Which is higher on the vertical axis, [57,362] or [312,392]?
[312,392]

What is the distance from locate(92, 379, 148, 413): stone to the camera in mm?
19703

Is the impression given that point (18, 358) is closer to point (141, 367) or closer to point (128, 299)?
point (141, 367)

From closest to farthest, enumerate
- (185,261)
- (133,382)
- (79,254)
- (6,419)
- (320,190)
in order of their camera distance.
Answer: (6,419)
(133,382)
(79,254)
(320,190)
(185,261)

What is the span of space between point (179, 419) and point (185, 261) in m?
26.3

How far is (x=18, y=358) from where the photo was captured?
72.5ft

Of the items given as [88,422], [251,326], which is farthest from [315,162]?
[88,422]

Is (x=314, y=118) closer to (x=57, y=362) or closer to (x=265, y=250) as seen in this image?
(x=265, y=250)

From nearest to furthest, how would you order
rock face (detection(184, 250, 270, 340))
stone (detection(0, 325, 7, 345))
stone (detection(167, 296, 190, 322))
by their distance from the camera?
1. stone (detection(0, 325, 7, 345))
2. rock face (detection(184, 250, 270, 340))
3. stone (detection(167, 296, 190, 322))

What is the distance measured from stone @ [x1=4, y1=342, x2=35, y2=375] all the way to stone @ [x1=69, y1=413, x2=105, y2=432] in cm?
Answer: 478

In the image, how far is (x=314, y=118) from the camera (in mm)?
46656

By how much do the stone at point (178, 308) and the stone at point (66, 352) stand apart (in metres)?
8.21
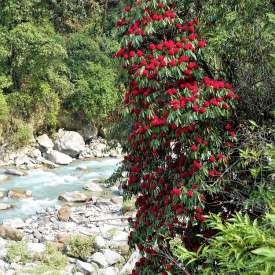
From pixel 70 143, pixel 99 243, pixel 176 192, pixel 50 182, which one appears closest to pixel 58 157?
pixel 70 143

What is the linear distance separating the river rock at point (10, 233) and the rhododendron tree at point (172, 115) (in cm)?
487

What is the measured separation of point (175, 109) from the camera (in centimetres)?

★ ★ ★ ★

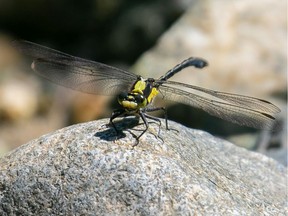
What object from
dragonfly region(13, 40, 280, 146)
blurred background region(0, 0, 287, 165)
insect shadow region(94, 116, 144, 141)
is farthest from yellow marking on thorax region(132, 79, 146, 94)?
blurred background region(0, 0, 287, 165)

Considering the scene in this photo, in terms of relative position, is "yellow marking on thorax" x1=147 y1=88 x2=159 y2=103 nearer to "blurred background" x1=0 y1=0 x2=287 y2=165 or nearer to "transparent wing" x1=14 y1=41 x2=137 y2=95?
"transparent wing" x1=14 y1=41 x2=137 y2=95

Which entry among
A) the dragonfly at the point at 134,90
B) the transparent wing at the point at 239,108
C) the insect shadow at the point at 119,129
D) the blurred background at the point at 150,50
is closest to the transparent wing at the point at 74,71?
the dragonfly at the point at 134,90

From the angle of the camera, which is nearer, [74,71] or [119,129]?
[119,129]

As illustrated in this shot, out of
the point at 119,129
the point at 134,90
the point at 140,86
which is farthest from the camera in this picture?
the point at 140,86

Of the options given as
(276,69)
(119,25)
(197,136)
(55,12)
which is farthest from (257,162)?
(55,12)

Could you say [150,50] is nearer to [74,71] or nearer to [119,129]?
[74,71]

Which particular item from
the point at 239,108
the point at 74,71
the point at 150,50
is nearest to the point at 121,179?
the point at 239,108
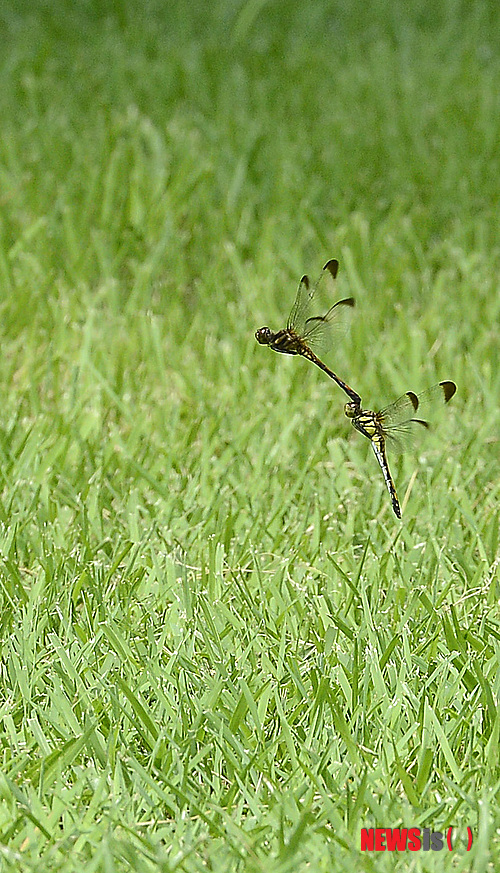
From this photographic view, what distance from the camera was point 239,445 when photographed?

★ ★ ★ ★

Lay out the lines from the one containing "What is the distance from" through the one containing "3. stone (detection(167, 296, 190, 322))" as a Markdown table with the columns Row and Line. Leave out blank lines, and give each remaining line its row number.

● Exercise result
| Row | Line |
|---|---|
| 1 | What is the distance from locate(92, 379, 148, 413): stone to the camera in mm? |
| 2 | 19703 |
| 3 | Is the impression given that point (18, 358) is closer to point (141, 367) or closer to point (128, 299)? |
| 4 | point (141, 367) |
| 5 | From closest to farthest, enumerate |
| 6 | - (185,261) |
| 7 | - (133,382) |
| 8 | - (79,254) |
| 9 | - (6,419) |
| 10 | - (320,190) |
| 11 | in order of their camera distance. |
| 12 | Answer: (6,419) |
| 13 | (133,382) |
| 14 | (79,254) |
| 15 | (320,190) |
| 16 | (185,261) |
| 17 | What is the span of space between point (179, 419) and point (185, 261) in m? |
| 18 | 26.3 |
| 19 | How far is (x=18, y=358) from where the photo was captured? |
| 20 | 72.5ft |
| 21 | Of the items given as [88,422], [251,326], which is farthest from [315,162]? |
| 22 | [88,422] |
| 23 | Is (x=314, y=118) closer to (x=57, y=362) or closer to (x=265, y=250) as seen in this image? |
| 24 | (x=265, y=250) |
| 25 | From nearest to furthest, how would you order |
| 26 | rock face (detection(184, 250, 270, 340)) |
| 27 | stone (detection(0, 325, 7, 345)) |
| 28 | stone (detection(167, 296, 190, 322)) |
| 29 | by their distance from the camera? |
| 30 | 1. stone (detection(0, 325, 7, 345)) |
| 31 | 2. rock face (detection(184, 250, 270, 340)) |
| 32 | 3. stone (detection(167, 296, 190, 322)) |